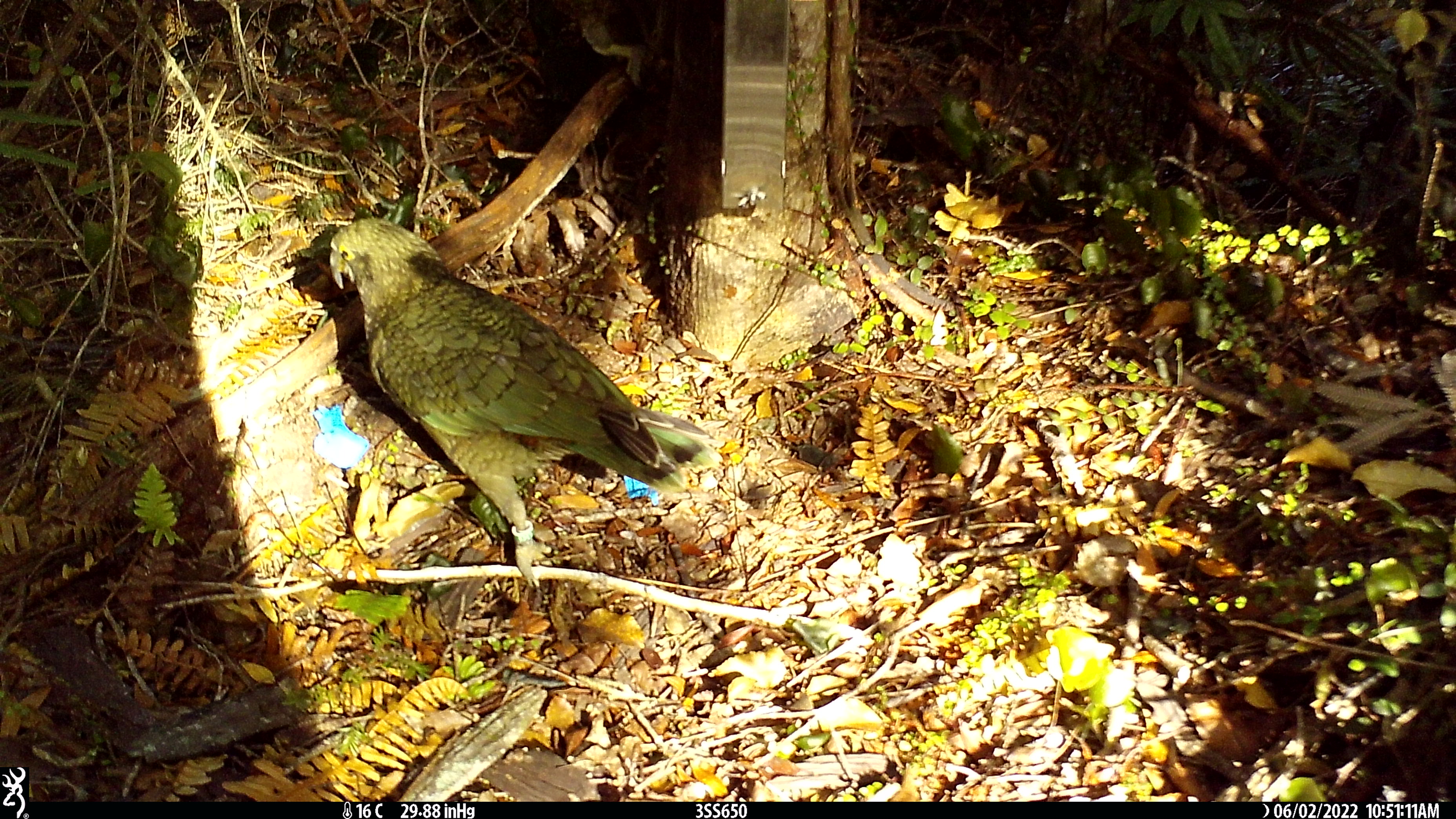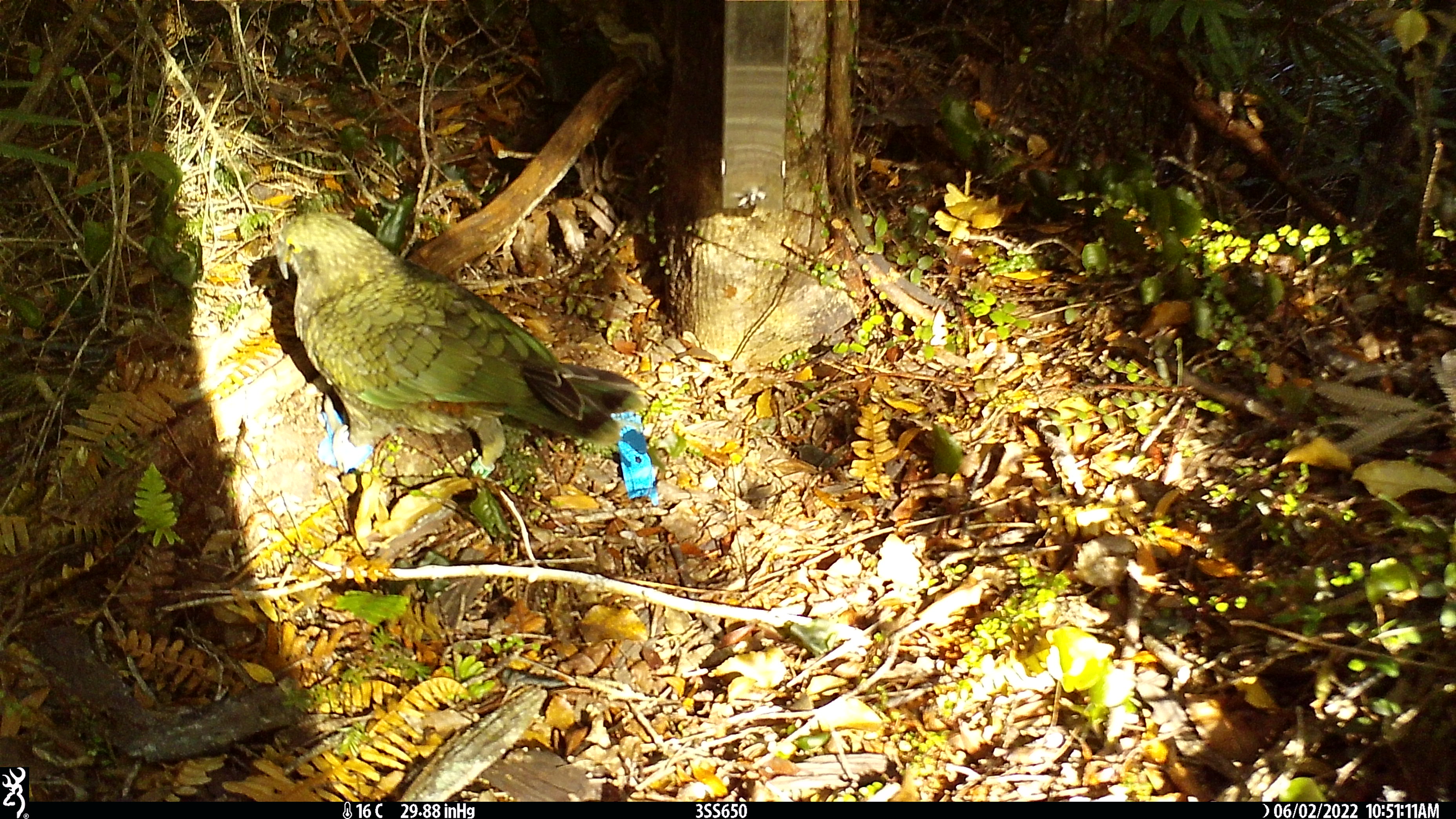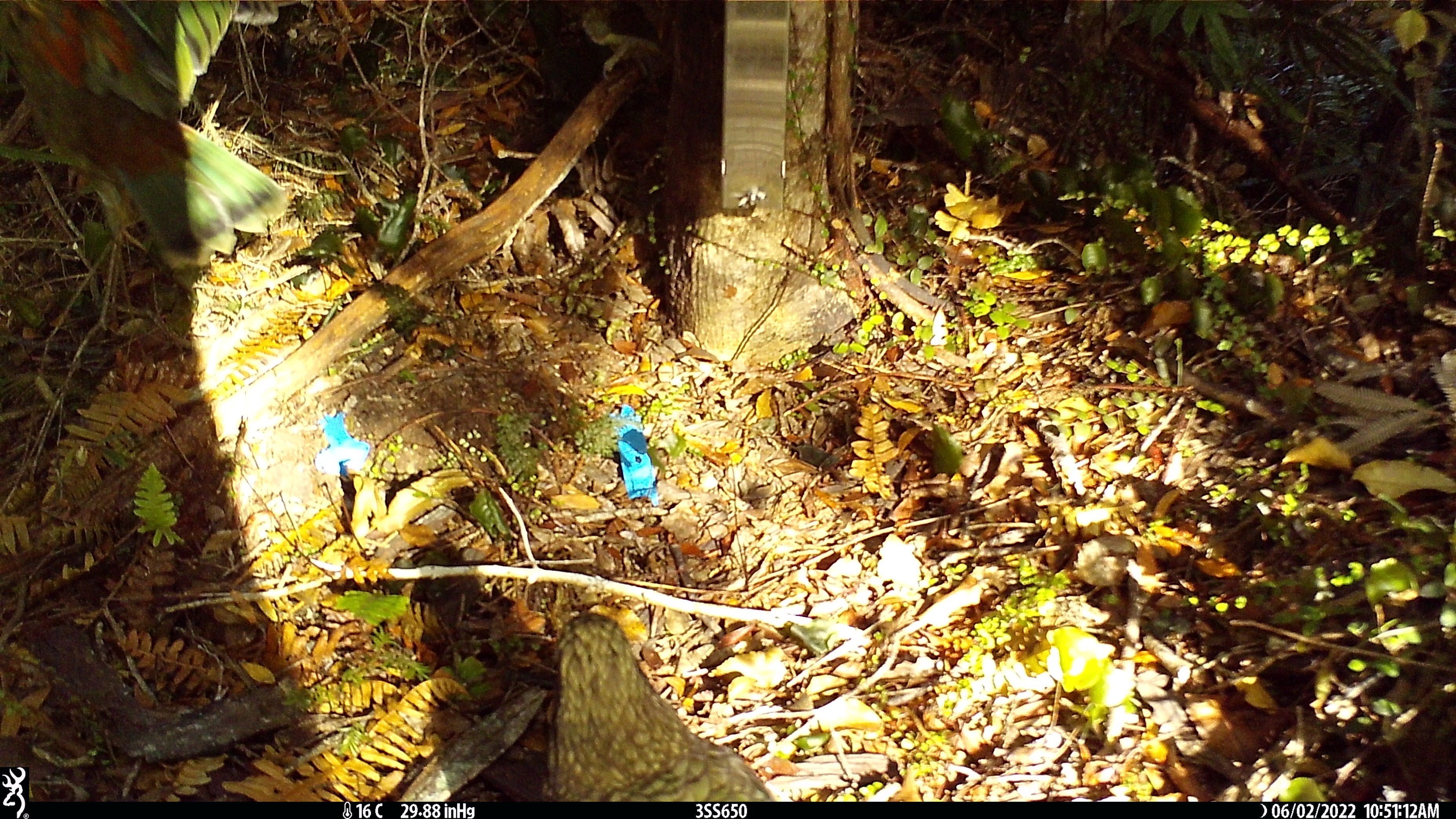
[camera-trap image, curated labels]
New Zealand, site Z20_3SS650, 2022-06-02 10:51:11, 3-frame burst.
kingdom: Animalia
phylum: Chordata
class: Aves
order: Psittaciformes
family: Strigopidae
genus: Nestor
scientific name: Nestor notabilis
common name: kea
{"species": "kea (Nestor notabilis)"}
==
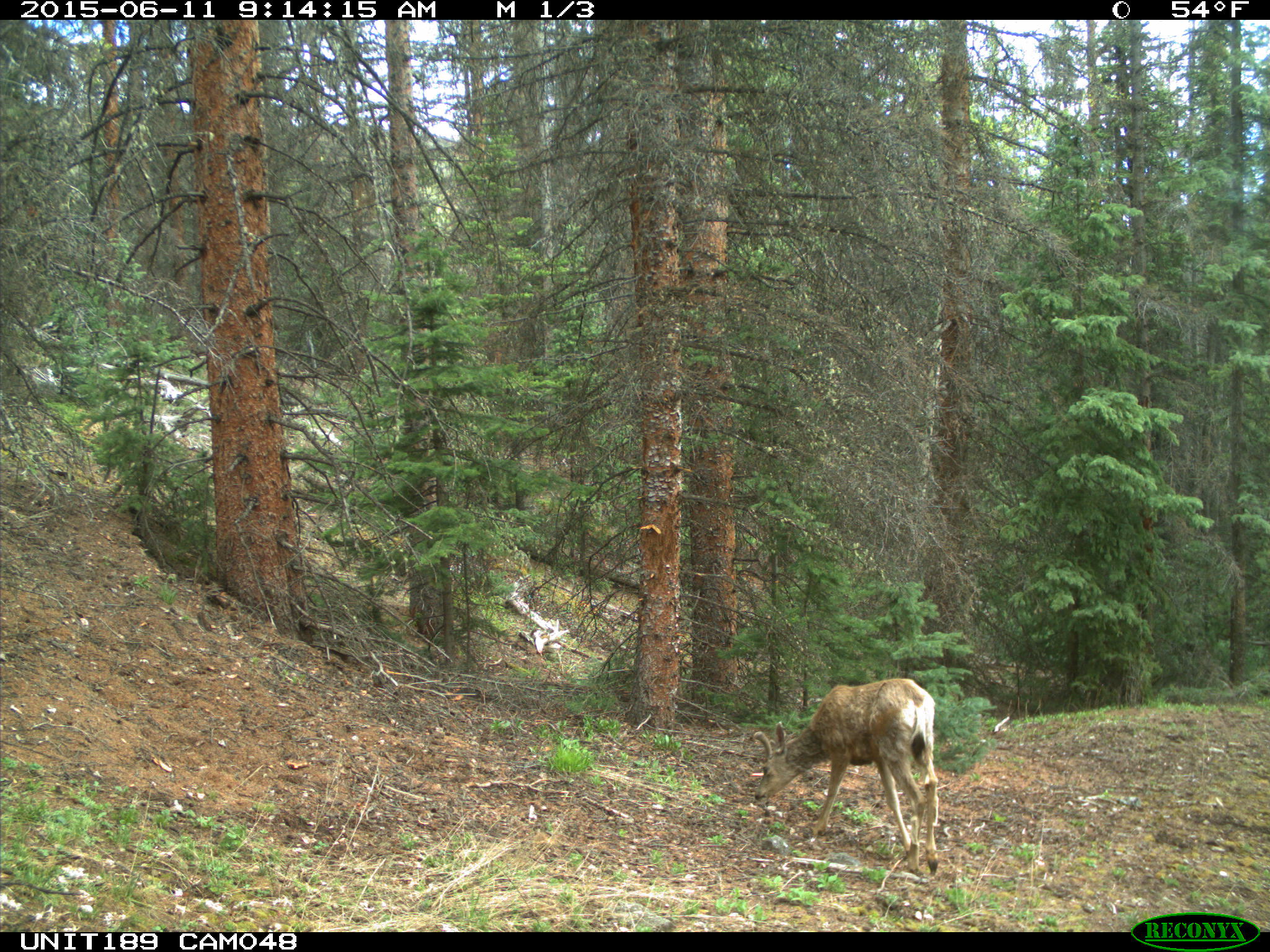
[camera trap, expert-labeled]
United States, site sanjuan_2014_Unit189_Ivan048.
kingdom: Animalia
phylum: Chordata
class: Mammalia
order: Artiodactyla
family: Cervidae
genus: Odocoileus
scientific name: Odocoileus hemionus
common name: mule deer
--
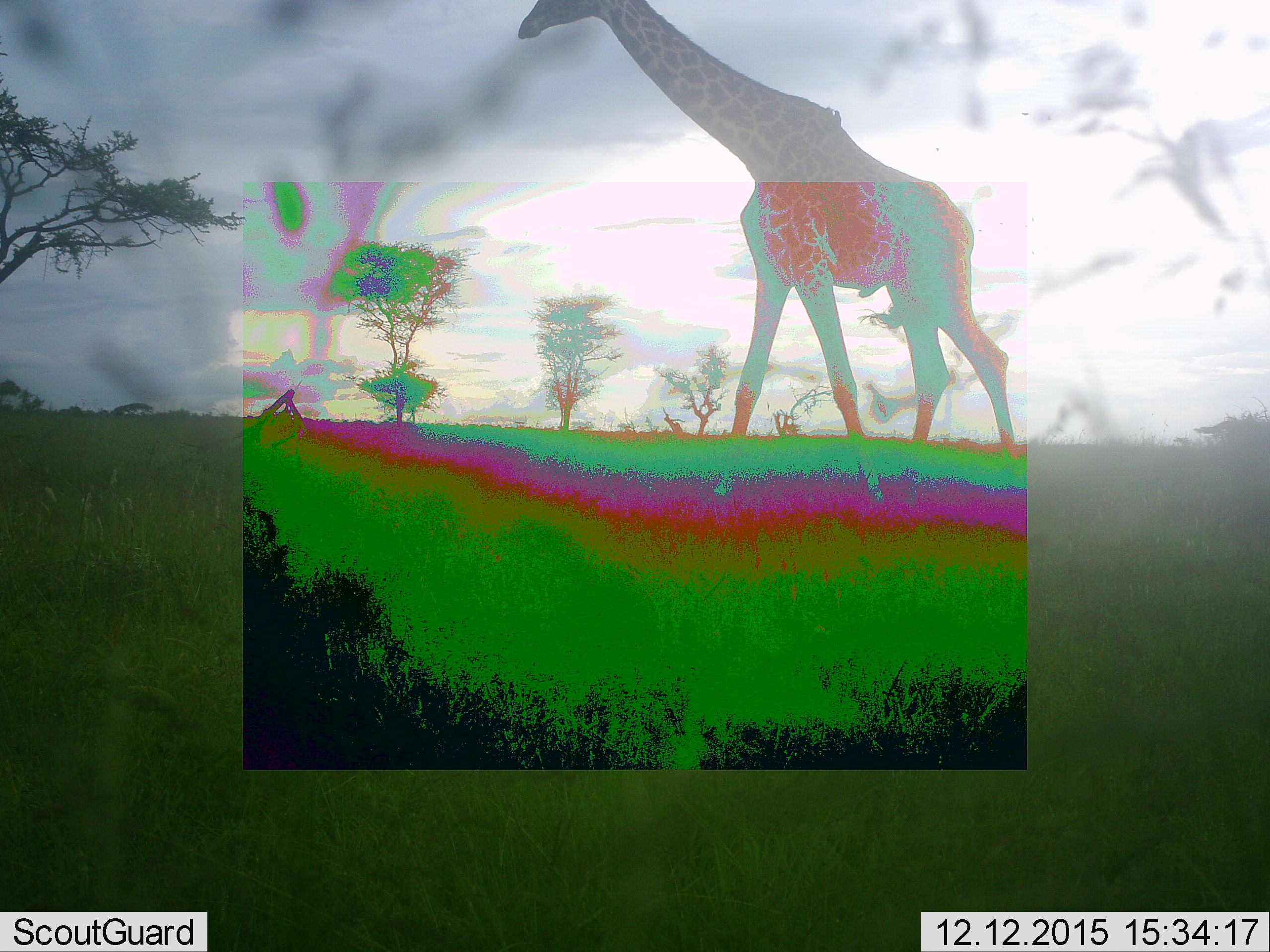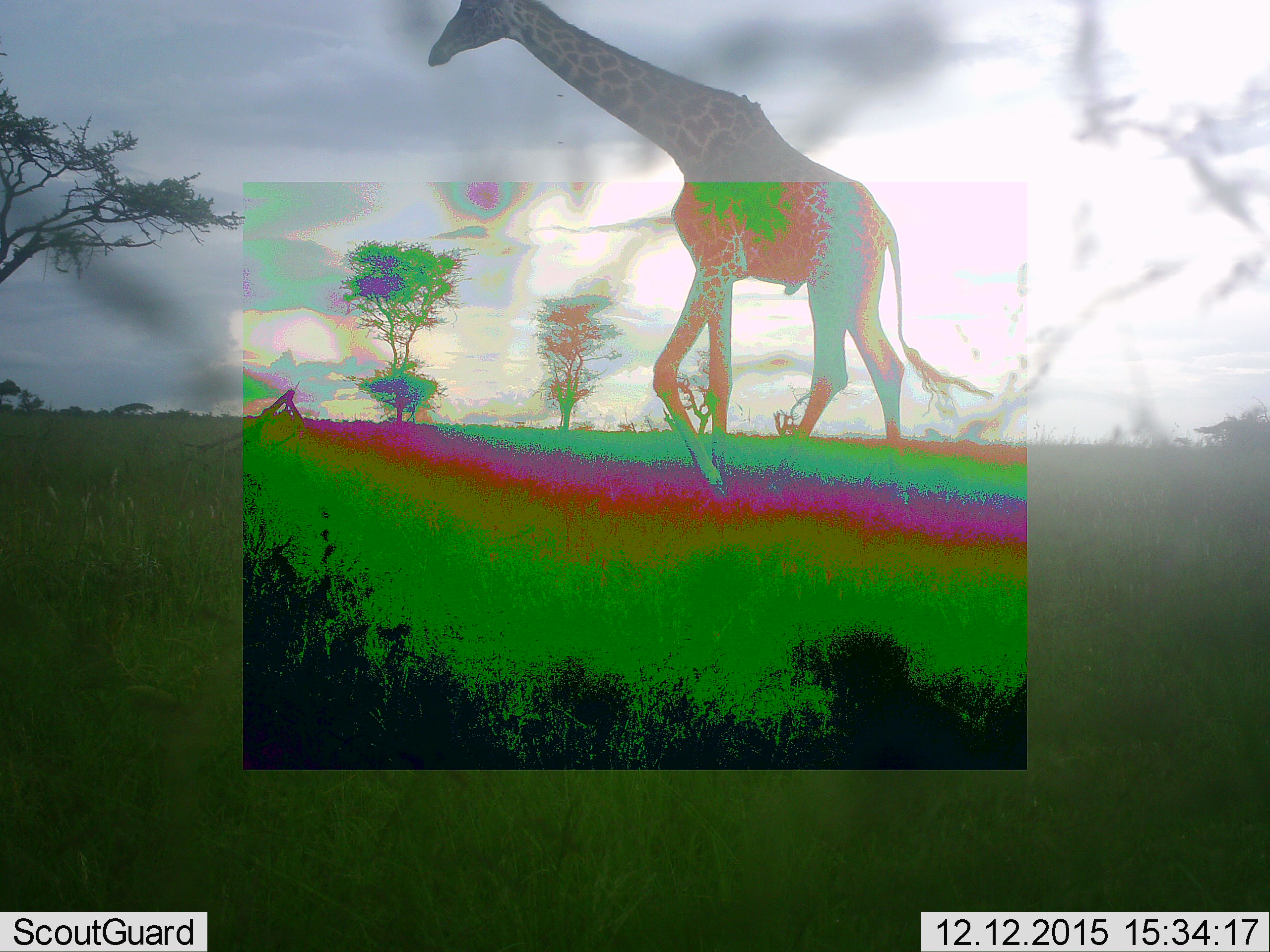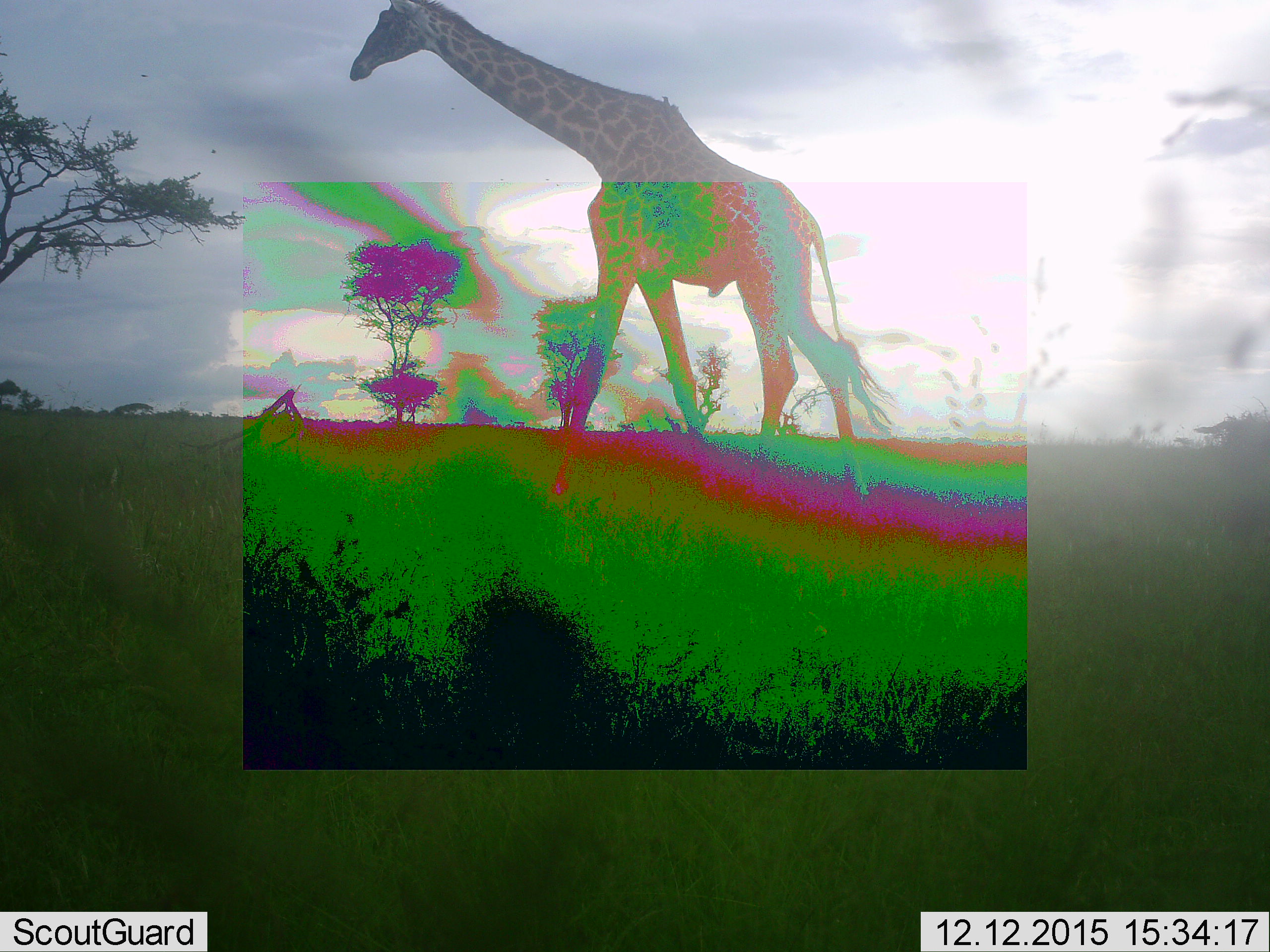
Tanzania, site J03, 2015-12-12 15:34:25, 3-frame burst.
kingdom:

What to produce -> Find every line of the data that includes the string "camera". Copy each of those lines.

Exercise answer ->
[camera-trap image, curated labels]
[camera trap, expert-labeled]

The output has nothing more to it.